## Directive A
Could you translate this sentence from the article on financing the Yellow Springs business center into Spanish: "According to area lenders, every bank looks at a project differently to gauge both positive and negative signs of its success."
## Directive B
Proceed with the article on financing the Yellow Springs business center, picking up right after its final sentence.
------ Selected passage ------
The market prospects for the city’s newest development looked “very promising,” said Scott MacDonald, a commercial lender with Champaign Bank.

The formula is typical for what it takes to get a lender to finance a development in the current economic environment, according to recent interviews with bankers and developers who operate in the region. Whether it’s a developer looking to construct and lease a new building or a business hoping to build a new facility of its own, many lenders these days say they like to see at least 50 percent of the space pre-leased, anywhere from 25 percent to 40 percent equity in cash up front, and studies that show demand for the space within its market.

Yellow Springs Community Resources is currently set to finance the infrastructure for Yellow Springs’ Center for Business and Education, or CBE, using a combination of state grants and about $1 million in local taxpayer dollars if the public financing referendum passes in the Nov. 4 election. Once utilities and roads are brought to the 30-acre property, project leaders must then look at the prospects for new construction on the vacant land adjacent to Antioch University Midwest.

According to area lenders, every bank looks at a project differently to gauge both positive and negative signs of its success. Several things going for the CBE are the relatively low interest rates for new construction and the draw of Yellow Springs’ educated workforce and desireable community atmosphere.

“We’re financing projects, and we’d like to do more,” Dave Walton, a commercial lender at Old Fort Bank, said in an interview last week. And for certain types of commercial projects, such as manufacturing and industrial users, “Yellow Springs isn’t out of the question.”

But Yellow Springs is also relatively far from the transporation hubs and labor pools that many manufacturers and distributors rely on. And it’s got steep competition for office space that is both finished and closer to areas with a larger customer base. All of these factors add up to the CBE being a not insignificant risk for a lender, according to Mark Dlott, a principal at Cassidy Turley Real Estate in Dayton. In his estimation, Yellow Springs would do better to grow from within.

“Look at your heritage and your strengths in the arts, your restaurants, entertainment and of course education,” he said last week.

All of these factors affect a bank’s willingness to fund construction for either a developer or an owner-occupied building, according to Jared Barnett, of Synergy, the development firm that has informally agreed to market the CBE for Community Resources.

“When you look at that [CBE] site, it’s a very fair question: When do you pull the trigger?” he said last week.

Financing new construction
The first thing many bankers will say when asked to fund the construction of a new commercial building is that they need a certain percent of the equity in cash to secure the project.
------ Information shown ------
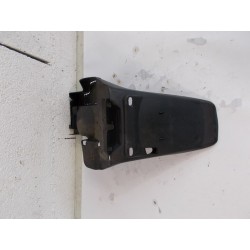 BAVETTE - LINHAI STREETSTAR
------
## Task result A
Según los prestamistas de la zona, cada banco evalúa un proyecto de manera diferente para medir las señales tanto positivas como negativas de su éxito.

## Task result B
In the current financial climate, the cash rate can vary depending on the stability of the project. But several bankers said 25 percent of the building’s equity is typically the minimum necessary, and possibly more if the future building’s appraisal doesn’t meet the construction estimate.

“Everything’s appraisal driven now,” Barnett of Synergy said.

The cash need can go even higher, up to 40 percent of the total, if the project is a first-time build on vacant land, according to Walton of Old Fort Bank.

The second thing banks look for is the amount of space already leased by businesses with the means to carry their commitments for 10 years, or as few as five years if the developer is willing to increase the initial amount down, according to Eric Joo, vice president of Miller-Valentine’s Development Group. Most developers are looking for at least 50 percent of the building pre-leased, (and possibly up to 100 percent pre-leased if demand for the space looks questionable), plus the credit of the developer to guarantee the ability to pay the other 50 percent lease until that too is filled.

After those two essential needs, when considering a proposal banks will also look at the credit and stability of both the borrowers (the business or the developer) and the prospective tenants. Start-ups are always considered a high risk, so banks prefer those with at least 10 years of operation and enough credit to demonstrate they can make sustained mortgage or lease payments. And according to Andy Brossart, managing director of public finance at Fifth Third Bank, absent adequate business credit, the banks will lean on the developer (or a guarantor) for more credit or cash down.

To demonstrate the likelihood of a project’s success, banks also like to see studies that show high demand for the commercial space and low competition for that type of space in the area. And for the CBE specifically, the competition is high for all types of development.

According to MacDonald of Champaign Bank, who knows Yellow Springs because he’s taught at Antioch Midwest since 1997, of the types of development that the current zoning allows at the CBE, neither manufacturing nor distribution appear to be right for the space. For distribution, there are many other vacant spaces located closer to major highways and airports than Yellow Springs is. And with manufacturing the labor pool would come mainly out of Fairborn and Springfield, where there is already much vacant space available to build.

“Where is your labor coming from? Is there enough of it? I would question that,” MacDonald said. “Trying to convince a manufacturer to build there when there’s so much land available elsewhere … who would move out there?”

That leaves office space, which is already widely available in the east Dayton market Yellow Springs belongs to, but which could serve a need for professional services such as doctors, dentists, attorneys and accountants. These practitioners would likely serve the local population, which is fairly small, MacDonald said. In addition, the office use competes with already built space directly across the street at the former Creative Memories building owned by California investors with Yellow Springs, LLC.

Other financing factors
Other aspects of a project can influence the likelihood of its receiving traditional financing, including interest rates, incentives and availability of infrastructure.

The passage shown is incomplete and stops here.